What does your team do again?

Every time someone at a conference asks me this question, I always have troubles coming up with a simple, concise answer. In academia, the research interests of the members of one team are hardly the same. Sometimes, there is no overlap at all between the interests of members of the same team. Yet, their interests must be related somehow, otherwise they wouldn’t be in the same team to begin with.

Research interests are usually found in the form of short lists of keywords on the researchers’ homepages. Even ignoring incomplete or outdated information, it is still hard to measure, or at least get an insight of, the homogenity of a teams research as a whole. We could measure the overlap of lists of keyword, so that Alice (computer networks, simulation, security) and Bob (simulation, graphics, human-computer interaction) have a research interests overlap of 1. Charlie (simulation, usability, ray tracing, user interfaces) also has an overlap of 1 both with Alice and with Bob. Let’s plot the researchers in this example on a plane, with their respective distance proportional to the similarity of their interests according to their overlaps:

Plot of research interests of Alice, Bob, and Charlie.

Let’s take a closer look at the keywords though. It seems that the research of Charlie is much more similar to that of Bob rather than Alice’s. Ray tracing is somewhat related to computer graphics, user interfaces and human-computer interaction are clearly similar fields. Actually the plot above should look like this:

Plot of research interests of Alice, Bob, and Charlie, corrected.

Obviously the simple model based on keyword overlap is not able to capture the finer aspects of the semantics of the keywords. Can we do better? Enter distributional semantics.

Distributional semantics looks like magic, but, at its core, is just a refined way of counting words that tend to occur together often, and uses that information to compute word-to-word similarities. Much has been already written about this topic (my favourite introduction is Dminic Widdows’ book Geometry and Meaning) so I’ll skip the details. At this moment, the state of the art in distributional models seems to be word2vec, a predictive model that reads large quantities of text and outputs a word vector space, that is, a list of highly dimensional (50-300, typically) vectors, each associated with one work in the original vocabulary. Two words can be compared by calculating the cosine distance between their respective vectors: the closer the vectors, the more semantically similar the words.

I used distributional semantics to compute a vector space of people and interests in my research team. I took the interest keywords from self-submissions from the team members and I added my own, based on the presentations I attended at annual seminary. I used word2vec with a pretrained model of English words from the GloVe project. Some adjustments are necessary, such as calculating the vectors for compound terms (e.g., Natural Langauge Processing) as the sum of the single word vectors. The vectors for the team members are computed as the sum of the vectors of their respective interests.

Information shown:
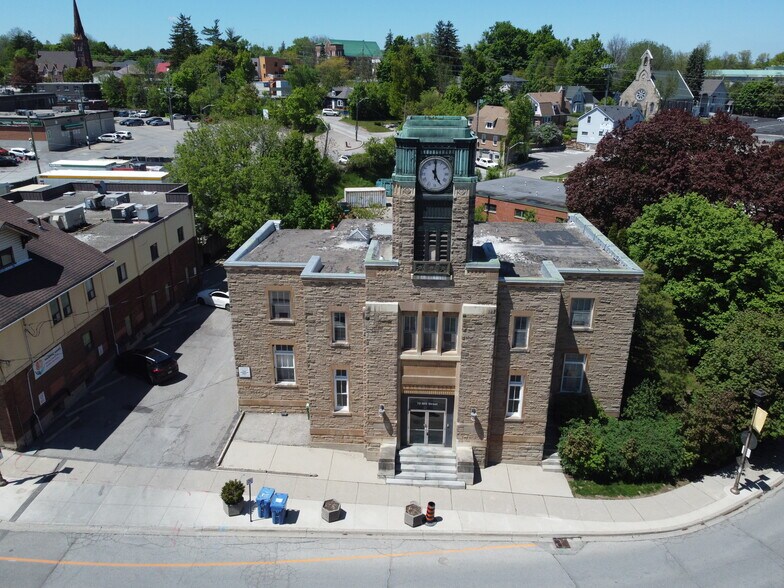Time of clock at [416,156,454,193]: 5:00
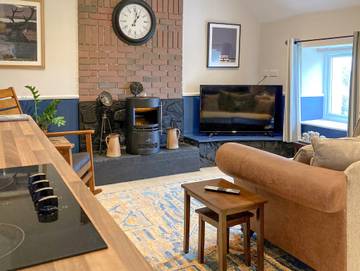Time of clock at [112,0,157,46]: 1:01
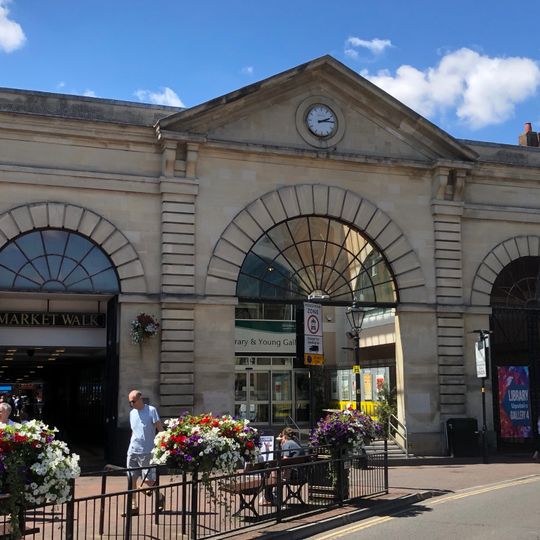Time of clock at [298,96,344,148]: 2:14
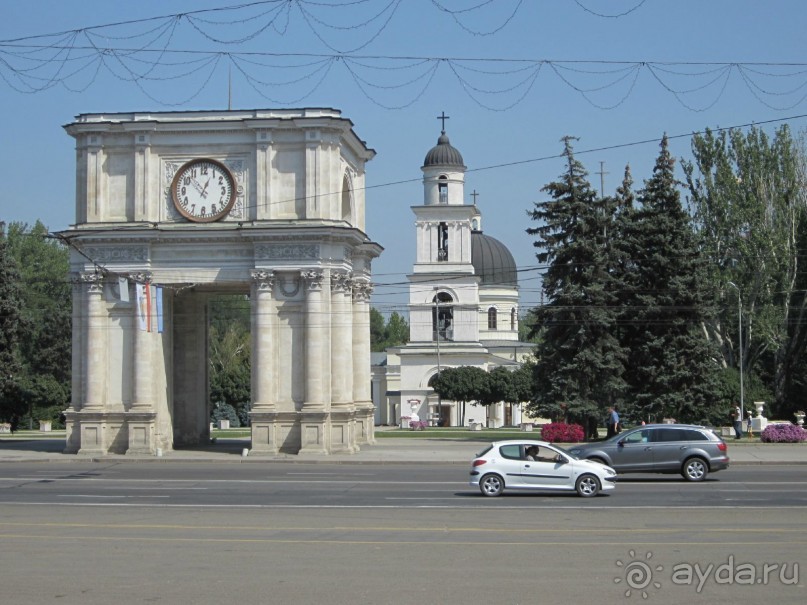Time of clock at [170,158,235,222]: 12:52
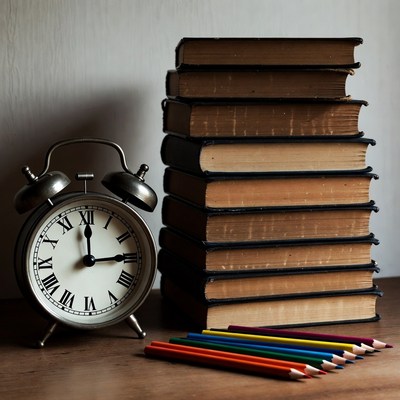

Objectives:
**1)** In the research-interests post, how many dimensions do word2vec vectors typically have?
**2)** Write the next part of the research-interests post, picking up after its last sentence.

Solved problems:
**1)** Typically 50 to 300.

**2)**
The last step is the visualization. Obviously, there’s no way of visualizing points in 300 dimensions, so some form of projection, or dimensionality reduction, is needed. I used t-SNE, a much acclaimed algorithm for dimensionality reduction particularly designed with visualization in mind. Here’s the result, plotted with matplotlib:

Since the people vectors and the interest vectors live in the same geometric space, they can be plotted together. t-SNE ensures, up to a certain extent, that vectors with high cosine similarity in the original space are plotted close to each other in the 2-dimensional plane. Note how “Social Media”, “Social Web”, “Web” and “Twitter” all end up together.

All of this is, of course, perfectible. The lists of interests, to start, are highly incomplete and subjective. There is no account for the compositionality of language: “Artificial Intelligence” is arguably more than “Artificial” + “Intelligence” (this is a highly debated topic in linguistics and semantics). t-SNE also seems to have its shortcomings, with similar labels sometimes ending up too far apart.

Nevertheless, it’s been a fun afternoon project in under 50 lines of Python, and perhaps we now know a little bit more about our own work.

EDIT 9/8/2016

The picture above is nice, but it has something that really bothers me: overlapping labels. So I exported the coordinates, the labels and the respective colors, and I imported them into R. Here, I used the popular plotting library ggplot to make a new plot. More interestingly, I used a new library called ggrepel to have the labels in the plot sort of repelling each other, so they are not intersecting anymore. It still takes some adjustment, if the plot is too crammed the labels will still overlap sometimes, but the result is beautiful:

Also, this map is more complete and contains the research interests of most members of the SPARKS joint team.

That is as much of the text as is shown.